EXERCISE
Everything from the line with "kingdom: Animalia" to the last line of the material below is what to reproduce, exactly and with no other lines.
[[ DATA UNDER STUDY open ]]
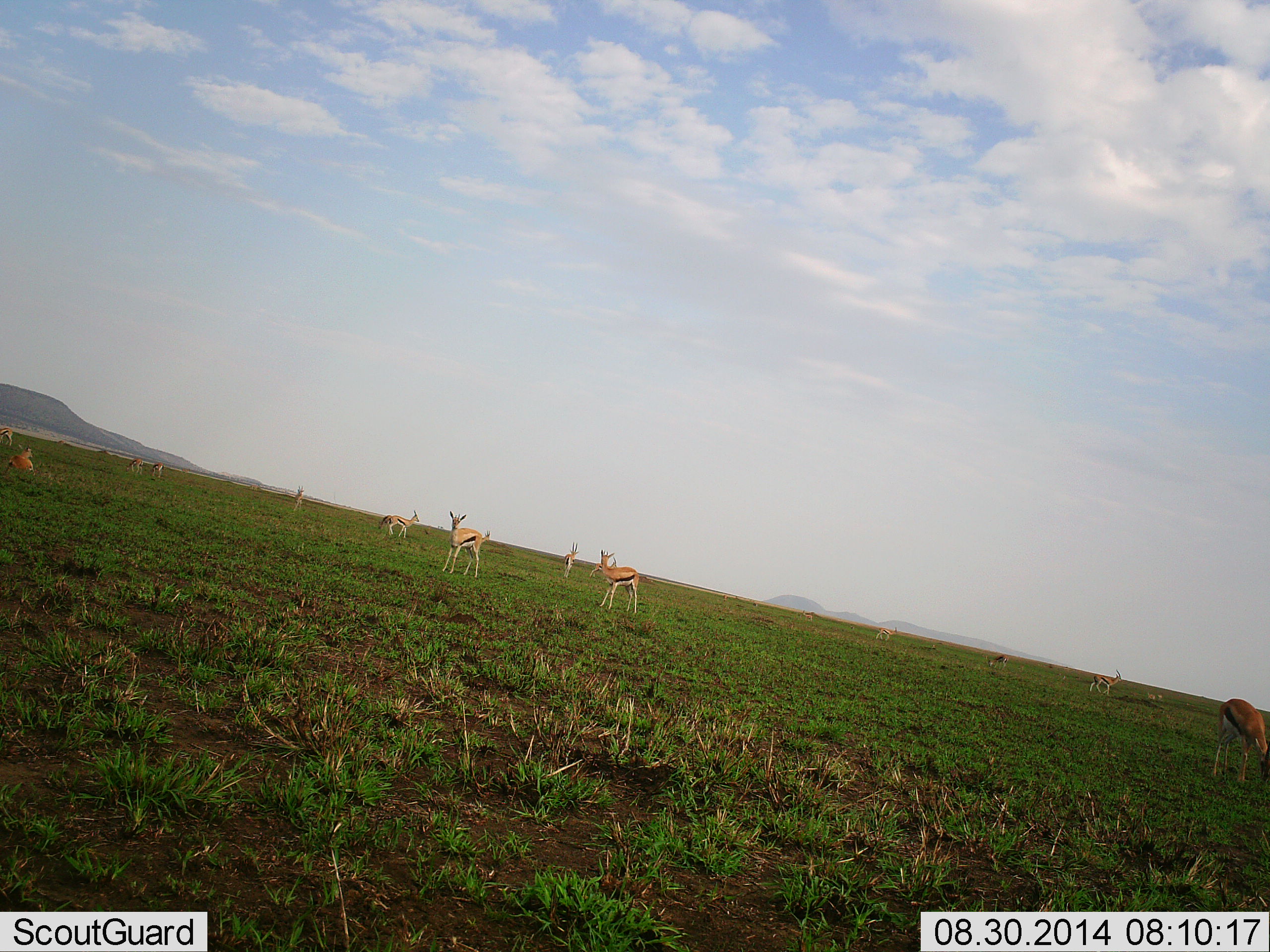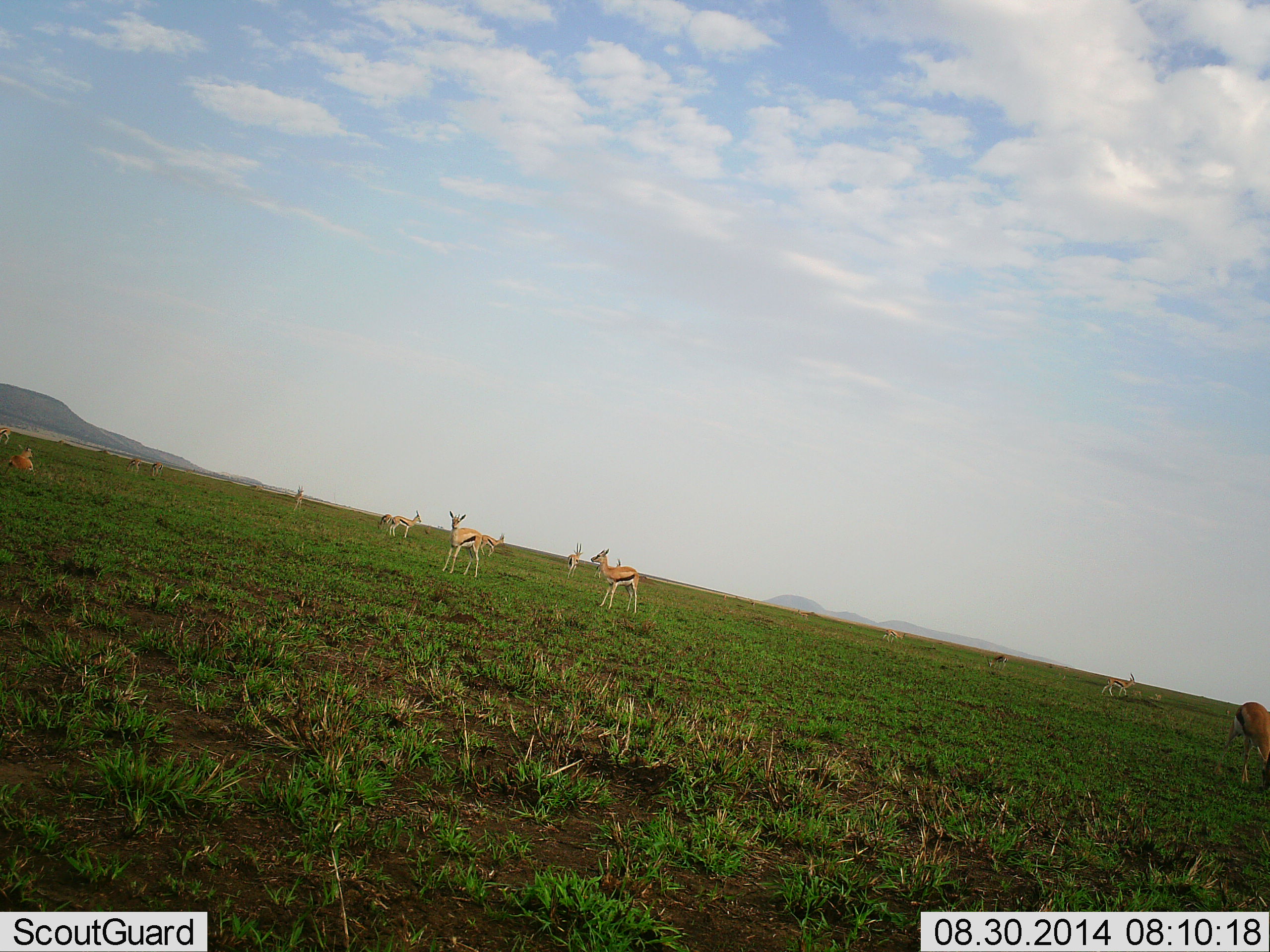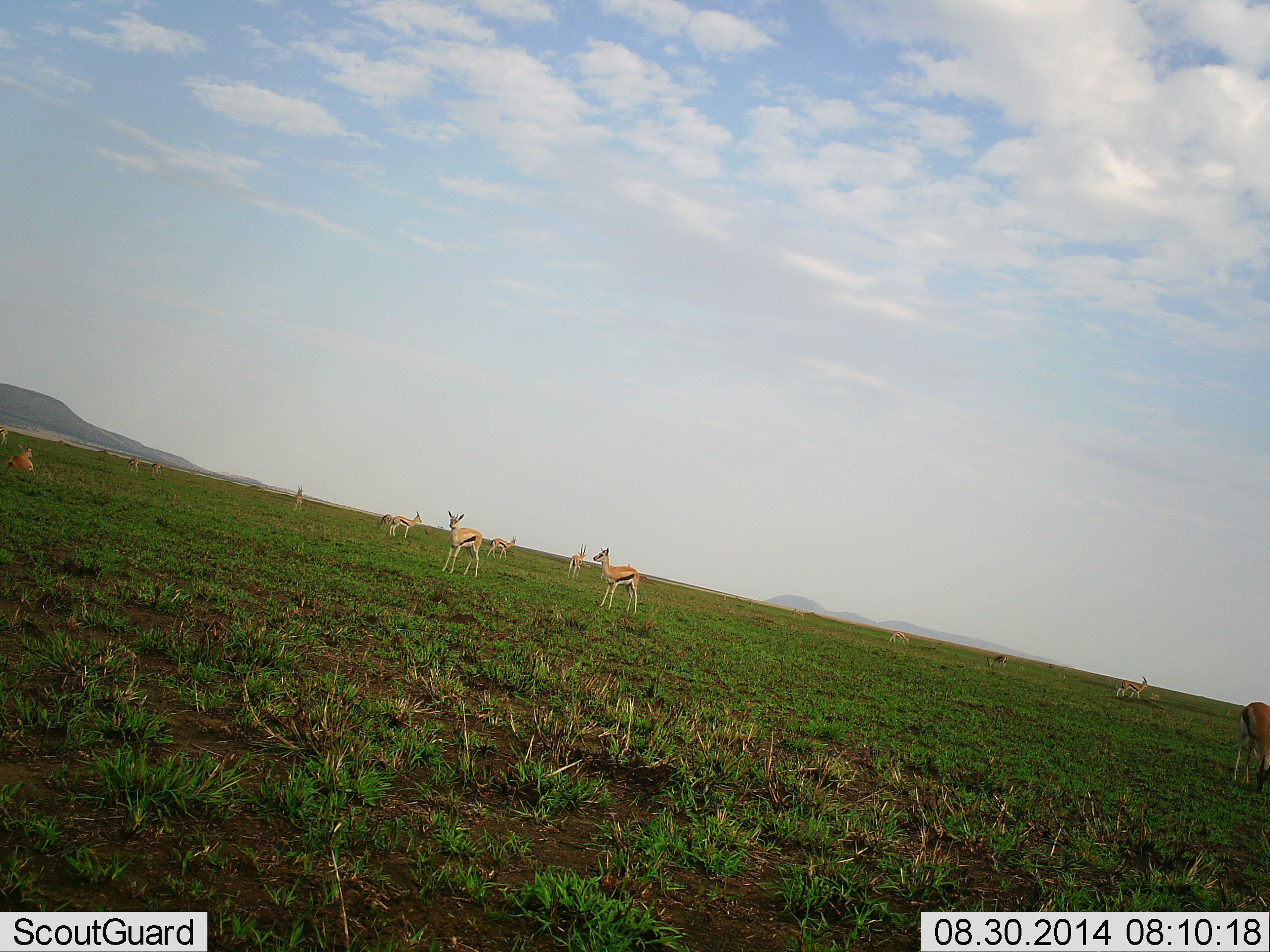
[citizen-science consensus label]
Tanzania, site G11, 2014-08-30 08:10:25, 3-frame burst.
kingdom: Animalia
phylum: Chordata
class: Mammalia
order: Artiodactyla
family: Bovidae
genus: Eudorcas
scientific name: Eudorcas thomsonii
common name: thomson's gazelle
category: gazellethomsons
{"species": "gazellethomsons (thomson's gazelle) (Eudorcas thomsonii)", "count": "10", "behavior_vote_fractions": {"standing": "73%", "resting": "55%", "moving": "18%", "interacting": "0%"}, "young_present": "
[[ DATA UNDER STUDY closed ]]
OUTPUT OF THE EXERCISE
kingdom: Animalia
phylum: Chordata
class: Mammalia
order: Artiodactyla
family: Bovidae
genus: Eudorcas
scientific name: Eudorcas thomsonii
common name: thomson's gazelle
category: gazellethomsons
{"species": "gazellethomsons (thomson's gazelle) (Eudorcas thomsonii)", "count": "10", "behavior_vote_fractions": {"standing": "73%", "resting": "55%", "moving": "18%", "interacting": "0%"}, "young_present": "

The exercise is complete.